10.1016/B978-3-437-22061-6.50545-0

978-3-437-22061-6

Diagnostische Methoden in der pädiatrischen Nephrologie

P.F. HOYER

URINDIAGNOSTIK

Uringewinnung

Die Urinuntersuchung hat eine hohe diagnostische Aussagekraft. Die Methoden der Gewinnung sind abhängig vom Alter und der Kooperation der Patienten sowie von der Fragestellung. Es werden folgende Methoden eingesetzt:
  • Spontanurin (für Routineuntersuchungen bei kooperativen Kindern)

  • Beutelurin (bei Säuglingen und Kleinkindern, nach sorgfältiger Reinigung – nicht Desinfektion! – des äußeren Genitales, auch für bakteriologische Untersuchungen geeignet)

  • Mittelstrahlurin (Routinemethode für bakteriologische Untersuchung)

  • Blasenpunktionsurin (als Ausnahme, wenn keine sicher saubere Uringewinnung möglich)

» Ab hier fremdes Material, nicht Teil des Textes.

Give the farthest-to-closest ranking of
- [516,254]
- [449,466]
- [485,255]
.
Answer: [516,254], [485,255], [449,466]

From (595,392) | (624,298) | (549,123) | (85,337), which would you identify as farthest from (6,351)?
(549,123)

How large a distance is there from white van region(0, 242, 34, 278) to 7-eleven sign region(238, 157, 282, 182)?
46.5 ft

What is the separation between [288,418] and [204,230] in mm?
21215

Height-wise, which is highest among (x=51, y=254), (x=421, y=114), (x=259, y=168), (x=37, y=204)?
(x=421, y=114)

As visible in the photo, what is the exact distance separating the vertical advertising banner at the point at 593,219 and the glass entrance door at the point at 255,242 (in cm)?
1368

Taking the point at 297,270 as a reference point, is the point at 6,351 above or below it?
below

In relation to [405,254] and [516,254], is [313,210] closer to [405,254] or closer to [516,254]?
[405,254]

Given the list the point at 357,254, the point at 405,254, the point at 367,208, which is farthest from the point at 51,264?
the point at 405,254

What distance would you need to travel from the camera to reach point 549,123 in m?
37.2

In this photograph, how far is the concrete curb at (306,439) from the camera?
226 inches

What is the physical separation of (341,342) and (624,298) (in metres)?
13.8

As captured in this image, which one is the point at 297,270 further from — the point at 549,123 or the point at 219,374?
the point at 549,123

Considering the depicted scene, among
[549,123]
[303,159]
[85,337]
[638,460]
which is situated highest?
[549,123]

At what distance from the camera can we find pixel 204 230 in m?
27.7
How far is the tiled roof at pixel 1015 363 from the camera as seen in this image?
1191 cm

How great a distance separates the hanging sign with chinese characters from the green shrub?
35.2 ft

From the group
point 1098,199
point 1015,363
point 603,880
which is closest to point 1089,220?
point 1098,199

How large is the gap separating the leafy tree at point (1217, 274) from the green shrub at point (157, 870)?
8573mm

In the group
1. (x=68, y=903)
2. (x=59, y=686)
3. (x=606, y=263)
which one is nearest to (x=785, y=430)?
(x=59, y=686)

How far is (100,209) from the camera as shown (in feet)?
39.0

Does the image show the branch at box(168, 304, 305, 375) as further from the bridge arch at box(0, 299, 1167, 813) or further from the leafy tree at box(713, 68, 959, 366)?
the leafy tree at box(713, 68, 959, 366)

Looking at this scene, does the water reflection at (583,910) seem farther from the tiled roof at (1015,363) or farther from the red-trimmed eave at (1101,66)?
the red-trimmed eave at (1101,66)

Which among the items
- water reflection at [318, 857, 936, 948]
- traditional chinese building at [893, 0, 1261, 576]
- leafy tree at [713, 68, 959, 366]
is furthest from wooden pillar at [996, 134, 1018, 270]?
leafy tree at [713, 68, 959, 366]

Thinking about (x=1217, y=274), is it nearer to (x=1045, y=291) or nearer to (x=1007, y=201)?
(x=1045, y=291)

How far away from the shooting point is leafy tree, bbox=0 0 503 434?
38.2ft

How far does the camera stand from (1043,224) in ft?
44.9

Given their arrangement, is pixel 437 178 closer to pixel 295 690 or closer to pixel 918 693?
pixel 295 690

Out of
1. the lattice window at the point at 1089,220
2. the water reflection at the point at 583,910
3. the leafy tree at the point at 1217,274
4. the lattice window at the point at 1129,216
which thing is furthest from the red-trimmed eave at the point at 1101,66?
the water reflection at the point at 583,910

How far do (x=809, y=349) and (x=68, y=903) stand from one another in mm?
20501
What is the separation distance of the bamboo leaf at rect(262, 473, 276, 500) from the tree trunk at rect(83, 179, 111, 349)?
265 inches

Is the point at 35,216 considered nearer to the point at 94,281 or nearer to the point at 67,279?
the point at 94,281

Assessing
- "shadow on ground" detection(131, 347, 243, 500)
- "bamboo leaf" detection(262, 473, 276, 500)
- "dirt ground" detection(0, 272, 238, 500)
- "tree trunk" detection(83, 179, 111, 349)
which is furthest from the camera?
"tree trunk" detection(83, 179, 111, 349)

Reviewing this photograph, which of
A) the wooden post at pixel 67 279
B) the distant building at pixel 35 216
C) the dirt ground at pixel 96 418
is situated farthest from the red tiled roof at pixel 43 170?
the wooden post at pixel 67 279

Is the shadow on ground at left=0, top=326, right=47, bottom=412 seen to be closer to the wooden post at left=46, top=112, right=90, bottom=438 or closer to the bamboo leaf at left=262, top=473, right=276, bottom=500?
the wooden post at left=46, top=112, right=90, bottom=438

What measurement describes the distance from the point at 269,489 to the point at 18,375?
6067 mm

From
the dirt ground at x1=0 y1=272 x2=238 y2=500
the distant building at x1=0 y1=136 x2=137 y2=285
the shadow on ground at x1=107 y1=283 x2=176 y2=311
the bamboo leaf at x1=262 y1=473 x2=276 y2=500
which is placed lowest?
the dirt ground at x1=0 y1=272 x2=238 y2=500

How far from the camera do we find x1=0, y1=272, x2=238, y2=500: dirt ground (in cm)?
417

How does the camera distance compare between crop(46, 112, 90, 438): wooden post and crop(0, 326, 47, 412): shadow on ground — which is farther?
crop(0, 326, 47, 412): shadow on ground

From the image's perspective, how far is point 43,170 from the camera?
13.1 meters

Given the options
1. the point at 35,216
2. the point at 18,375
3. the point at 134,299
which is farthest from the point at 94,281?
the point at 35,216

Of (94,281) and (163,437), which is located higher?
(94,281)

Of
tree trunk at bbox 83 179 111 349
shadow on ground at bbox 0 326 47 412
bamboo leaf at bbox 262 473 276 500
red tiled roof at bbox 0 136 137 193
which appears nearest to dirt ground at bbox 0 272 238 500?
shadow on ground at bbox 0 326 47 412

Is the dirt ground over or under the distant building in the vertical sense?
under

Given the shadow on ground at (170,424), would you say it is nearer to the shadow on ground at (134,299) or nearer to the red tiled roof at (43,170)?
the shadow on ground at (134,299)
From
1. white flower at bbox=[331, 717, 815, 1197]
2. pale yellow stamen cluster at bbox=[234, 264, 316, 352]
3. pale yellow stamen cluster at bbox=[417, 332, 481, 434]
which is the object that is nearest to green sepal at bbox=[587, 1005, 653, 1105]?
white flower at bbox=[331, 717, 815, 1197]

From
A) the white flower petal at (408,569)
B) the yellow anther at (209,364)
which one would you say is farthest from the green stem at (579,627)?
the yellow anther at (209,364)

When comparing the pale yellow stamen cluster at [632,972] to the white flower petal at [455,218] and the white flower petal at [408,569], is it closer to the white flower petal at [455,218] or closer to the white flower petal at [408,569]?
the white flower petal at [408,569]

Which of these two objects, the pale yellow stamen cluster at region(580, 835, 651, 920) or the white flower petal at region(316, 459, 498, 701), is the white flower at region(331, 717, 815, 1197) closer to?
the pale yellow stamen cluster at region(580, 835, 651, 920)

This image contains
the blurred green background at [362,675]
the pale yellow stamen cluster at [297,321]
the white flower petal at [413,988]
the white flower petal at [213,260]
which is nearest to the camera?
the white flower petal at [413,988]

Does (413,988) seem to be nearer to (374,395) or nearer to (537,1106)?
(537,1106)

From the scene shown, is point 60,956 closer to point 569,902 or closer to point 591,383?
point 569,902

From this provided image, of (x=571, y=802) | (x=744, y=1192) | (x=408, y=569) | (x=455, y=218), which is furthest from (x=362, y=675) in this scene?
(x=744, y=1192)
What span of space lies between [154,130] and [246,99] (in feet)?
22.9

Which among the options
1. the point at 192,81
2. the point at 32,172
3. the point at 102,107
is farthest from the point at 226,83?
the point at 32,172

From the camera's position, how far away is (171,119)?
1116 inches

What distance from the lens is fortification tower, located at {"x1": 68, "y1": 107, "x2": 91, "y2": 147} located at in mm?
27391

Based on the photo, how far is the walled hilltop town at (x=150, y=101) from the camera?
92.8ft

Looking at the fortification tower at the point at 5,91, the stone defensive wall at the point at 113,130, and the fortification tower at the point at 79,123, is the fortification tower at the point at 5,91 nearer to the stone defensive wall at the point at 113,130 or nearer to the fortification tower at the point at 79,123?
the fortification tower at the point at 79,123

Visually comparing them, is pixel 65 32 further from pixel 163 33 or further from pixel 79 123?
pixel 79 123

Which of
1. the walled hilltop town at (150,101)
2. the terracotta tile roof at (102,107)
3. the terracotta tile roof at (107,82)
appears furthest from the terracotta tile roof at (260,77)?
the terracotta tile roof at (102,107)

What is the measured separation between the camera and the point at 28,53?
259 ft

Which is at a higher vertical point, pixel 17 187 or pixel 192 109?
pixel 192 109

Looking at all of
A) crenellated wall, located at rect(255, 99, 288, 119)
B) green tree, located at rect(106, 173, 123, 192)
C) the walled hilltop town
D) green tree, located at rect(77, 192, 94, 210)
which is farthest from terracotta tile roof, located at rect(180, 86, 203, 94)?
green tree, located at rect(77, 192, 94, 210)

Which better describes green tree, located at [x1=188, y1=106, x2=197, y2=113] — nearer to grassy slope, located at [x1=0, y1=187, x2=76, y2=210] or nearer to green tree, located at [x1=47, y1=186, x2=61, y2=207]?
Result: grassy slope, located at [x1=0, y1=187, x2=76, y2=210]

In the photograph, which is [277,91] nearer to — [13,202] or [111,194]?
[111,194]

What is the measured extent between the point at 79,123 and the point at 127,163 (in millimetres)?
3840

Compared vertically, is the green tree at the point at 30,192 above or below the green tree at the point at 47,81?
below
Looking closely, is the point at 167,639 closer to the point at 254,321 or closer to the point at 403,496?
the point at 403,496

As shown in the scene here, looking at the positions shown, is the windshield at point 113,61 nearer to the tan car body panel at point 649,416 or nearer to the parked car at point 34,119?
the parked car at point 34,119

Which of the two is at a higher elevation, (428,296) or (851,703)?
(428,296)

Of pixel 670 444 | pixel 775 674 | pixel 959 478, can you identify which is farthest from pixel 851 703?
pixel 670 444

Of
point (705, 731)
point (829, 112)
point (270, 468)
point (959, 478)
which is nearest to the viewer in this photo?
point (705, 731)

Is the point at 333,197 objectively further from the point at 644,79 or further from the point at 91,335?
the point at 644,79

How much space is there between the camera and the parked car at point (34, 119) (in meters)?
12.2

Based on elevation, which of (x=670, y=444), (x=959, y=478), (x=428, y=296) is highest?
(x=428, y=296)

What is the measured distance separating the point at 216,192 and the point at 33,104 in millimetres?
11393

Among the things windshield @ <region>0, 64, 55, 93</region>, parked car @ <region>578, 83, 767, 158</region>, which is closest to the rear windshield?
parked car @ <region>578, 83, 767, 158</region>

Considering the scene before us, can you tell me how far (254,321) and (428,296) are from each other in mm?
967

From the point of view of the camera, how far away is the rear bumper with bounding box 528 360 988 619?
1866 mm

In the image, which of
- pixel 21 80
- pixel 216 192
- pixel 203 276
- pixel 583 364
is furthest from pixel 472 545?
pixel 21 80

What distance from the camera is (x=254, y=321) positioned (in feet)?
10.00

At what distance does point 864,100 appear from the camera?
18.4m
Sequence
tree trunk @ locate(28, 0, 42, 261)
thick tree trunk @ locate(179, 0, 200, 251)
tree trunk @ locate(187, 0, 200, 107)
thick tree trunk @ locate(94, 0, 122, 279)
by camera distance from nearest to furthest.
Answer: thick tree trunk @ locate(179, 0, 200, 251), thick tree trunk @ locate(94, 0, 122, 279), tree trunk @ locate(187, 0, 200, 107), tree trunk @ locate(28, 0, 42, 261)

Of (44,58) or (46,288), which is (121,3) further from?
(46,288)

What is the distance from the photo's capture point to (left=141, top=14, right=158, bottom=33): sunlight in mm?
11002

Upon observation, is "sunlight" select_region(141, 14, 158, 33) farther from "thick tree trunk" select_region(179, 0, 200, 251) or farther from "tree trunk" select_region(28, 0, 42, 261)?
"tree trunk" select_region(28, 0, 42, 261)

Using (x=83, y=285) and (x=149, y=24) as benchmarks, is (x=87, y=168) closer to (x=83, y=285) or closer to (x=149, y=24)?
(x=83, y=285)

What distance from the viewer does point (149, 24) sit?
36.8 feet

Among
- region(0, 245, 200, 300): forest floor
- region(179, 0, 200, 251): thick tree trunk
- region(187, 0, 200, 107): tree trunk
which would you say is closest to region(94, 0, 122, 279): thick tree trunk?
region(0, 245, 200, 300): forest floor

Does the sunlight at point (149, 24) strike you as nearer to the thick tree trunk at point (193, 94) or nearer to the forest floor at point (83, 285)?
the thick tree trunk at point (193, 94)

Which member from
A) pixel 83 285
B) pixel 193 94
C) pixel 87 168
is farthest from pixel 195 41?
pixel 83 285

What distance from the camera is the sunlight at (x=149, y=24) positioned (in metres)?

  • Katheterurin (bei spezieller Indikation)

Teststreifenmethoden

Teststreifen sind zum Screening geeignet. Sie geben Konzentrationen an und sollten Testfelder für Hämoglobin, Protein, Glukose, Leukozyten und pH-Wert beinhalten. Fehlermöglichkeiten bestehen durch Kontaminationen mit Desinfektionsmitteln oder Stuhl. Der auf dem Reagenz Orthotoluidinblau basierende Hämoglobin-Nachweis kann nicht zwischen Hämoglobin und Myoglobin differenzieren.
Der Leukozytennachweis beruht auf der Aktivität der Leukozytenesterase, die in den Leukozyten enthalten ist.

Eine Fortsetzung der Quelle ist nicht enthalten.